Cent jours pour lire cent livres

« Nous avons un risque de saturation de la lecture à un certain point », précise Olivier Chaudenson. Cent jours pour lire cent livres, un travail de scout qui s'ajoute aux activités quotidiennes de chacun. Le 14 juillet, c'est la fête de la programmation pour le Comité de Manosque : tous les titres ayant obtenu trois croix sont à nouveau triés pour en dégager une cinquantaine et leurs auteurs sont contactés. Commence alors le casse-tête des rencontres avec les agendas des uns et des autres. « Les écrivains sont de plus en plus sollicités », remarque le patron de Manosque. S'il se réjouit de cette vitalité des rencontres littéraires, cela complique sa tâche de programmation. « On sera cool quand on enverra le programme à l'imprimerie », ajoute la codirectrice. Le bon à tirer (BAT) est produit le 25 juillet, premier jour de vacances pour le comité de lecture parisien. Mais tout reste à faire, et c'est une nouvelle tête qui prend le relais, à 480 kilomètres de là et 150 de Manosque... À Grenoble, exactement.
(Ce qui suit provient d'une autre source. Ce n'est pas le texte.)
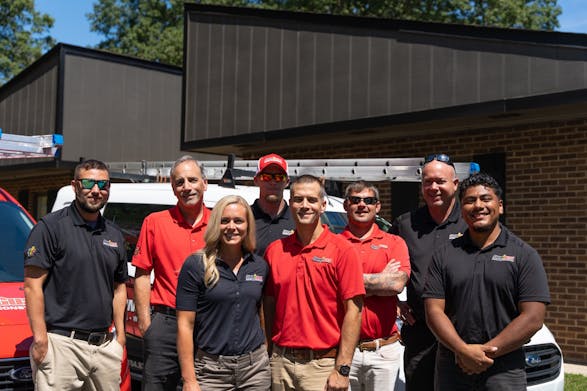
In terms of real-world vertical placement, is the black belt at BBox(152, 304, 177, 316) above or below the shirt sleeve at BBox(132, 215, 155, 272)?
below

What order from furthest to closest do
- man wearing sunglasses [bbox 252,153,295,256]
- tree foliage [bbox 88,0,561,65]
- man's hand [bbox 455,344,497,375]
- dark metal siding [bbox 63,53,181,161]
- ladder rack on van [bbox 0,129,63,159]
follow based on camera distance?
1. tree foliage [bbox 88,0,561,65]
2. dark metal siding [bbox 63,53,181,161]
3. ladder rack on van [bbox 0,129,63,159]
4. man wearing sunglasses [bbox 252,153,295,256]
5. man's hand [bbox 455,344,497,375]

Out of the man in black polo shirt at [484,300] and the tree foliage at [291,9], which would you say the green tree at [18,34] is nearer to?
the tree foliage at [291,9]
Le Tetris des chambres d'hôtel

C'est là que Maëlle Sagnes est responsable de la coordination Jeunesse du réseau des bibliothèques de la ville. Travaillant dans l'édition depuis une quinzaine d'années, elle a rejoint l'équipe de Manosque en 2015 comme chargée de la logistique. Dès la programmation achevée, elle prépare les feuilles de route pour les 170 invités des Correspondances. Son objectif ? « Que chaque personne qui vienne à Manosque pour travailler n'ait pas de question logistique à se poser. » Le fait d'être organisé sur un petit territoire confère à ce rendez-vous une intimité qui lui donne un charme particulier. « Les capacités hôtelières ne permettent pas une extension de la programmation », confie celle qui édite le planning des sept à neuf chauffeurs qui font la navette entre Aix-en-Provence TGV ou Marseille Marignane et la cité du Luberon, au gré des départs et des arrivées. « Entre le 15 août et le 15 septembre, c'est le Tetris avec les chambres d'hôtel, s'amuse-t-elle. Je souffle une fois que le dernier est dans son train », généralement le mardi de la semaine suivante. Déjà, octobre pointe le bout de son nez, les sélections des grands prix d'automne sont tombés et une part importante des auteurs présents à Manosque y sont nommés... C'est l'une des réussites de l'équipe des Correspondances : savoir anticiper dès le mois de mai les sujets et les noms dont on parlera à l'automne, à Manosque et ailleurs ... 

En chiffres

Salon, foire ou festival ?

Les rendez-vous littéraires ont repris le vocable de l'événementiel économique pour communiquer autour de leur manifestation. Dernièrement, c'est le Salon du livre de Paris qui s'est mué en Festival du livre de Paris. Pour son directeur Jean-Baptiste Passé, cette évolution nominale a été naturelle, car « elle représentait le retour de la création littéraire au cœur de l'événement ». Au-delà du symbole, la dénomination a son importance, même si en matière de livre, comme souvent, les caractères culturel et commercial du produit entraînent une spécificité des modes de consommation. Et si les notions de foire, festival et salon sont précises, elles perdent parfois de leur justesse concernant le monde du livre. Ainsi, une foire est un lieu d'exposition qui mélange les genres. Dans le sens commun, elle permet au public d'acheter des produits en promotion. Ce n'est pas le cas pour le livre, du fait de la loi Lang. Un salon est une exposition de stands de même nature, mettant en valeur des exposants, à savoir les éditeurs. Enfin, le festival a une dimension culturelle forte, qui met en valeur la création. « On peut retrouver un festival organisé au sein d'un salon ou d'une foire », fait valoir Sylvie -Vassallo, directrice du Salon du livre et de la presse jeunesse à Montreuil.